Work task: Every line of the listing belongs in your answer exactly as written; the images do not.

Source material:
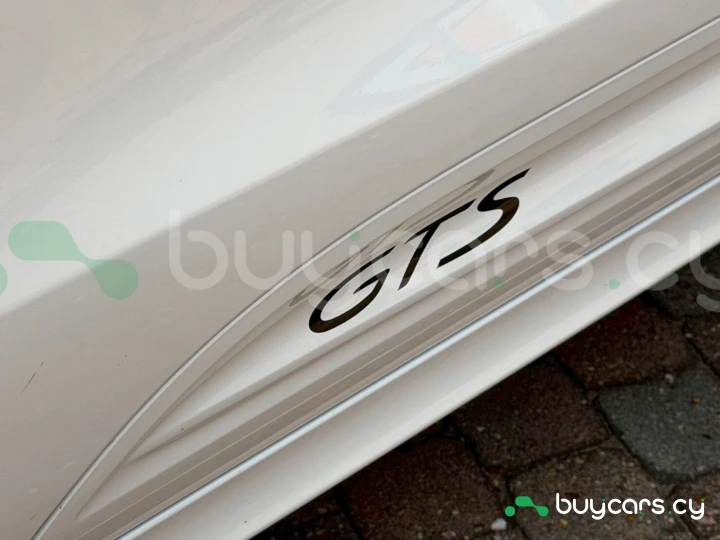 Porsche Macan Белый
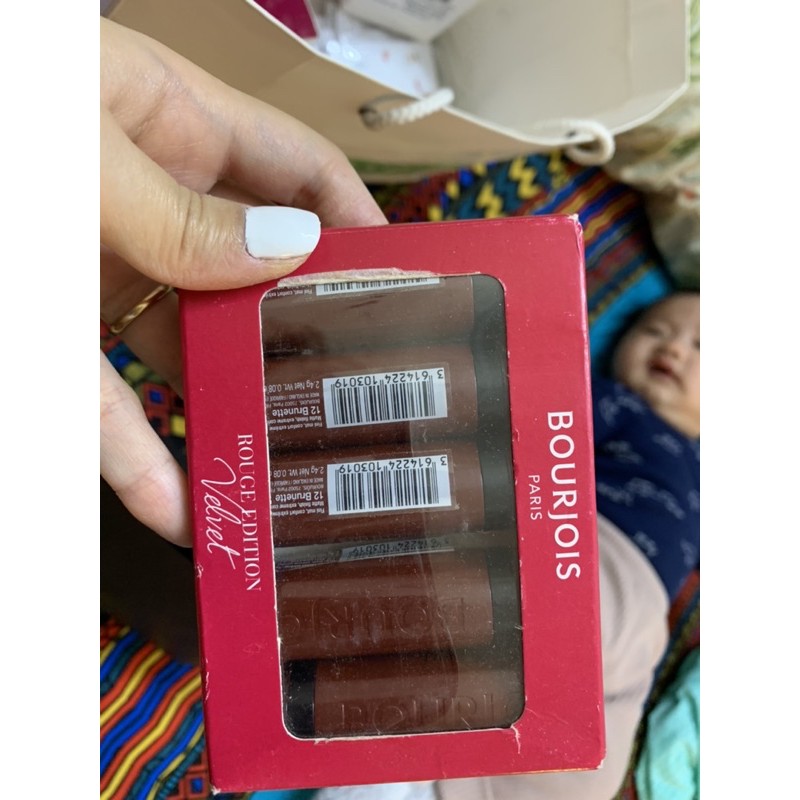 Son thỏi Bourjois màu 12 sang chảnh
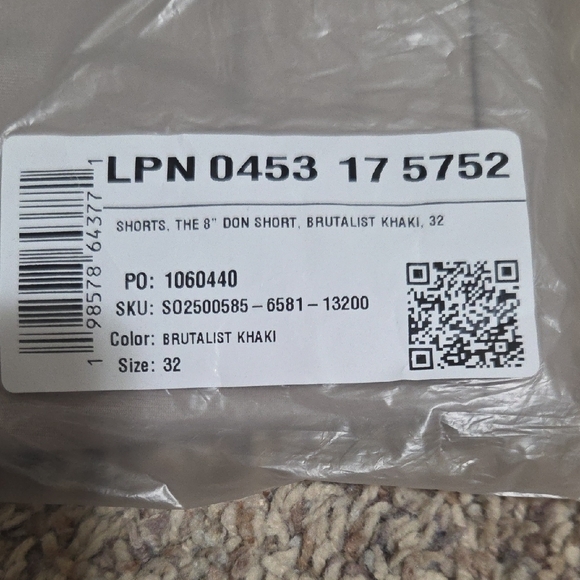 *NWT* Fabletics The Don 8" Inseam Shorts - Men's Khaki, Size 32 - Picture 11 of 11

Written answer:
 Porsche Macan Белый
 Son thỏi Bourjois màu 12 sang chảnh
 *NWT* Fabletics The Don 8" Inseam Shorts - Men's Khaki, Size 32 - Picture 11 of 11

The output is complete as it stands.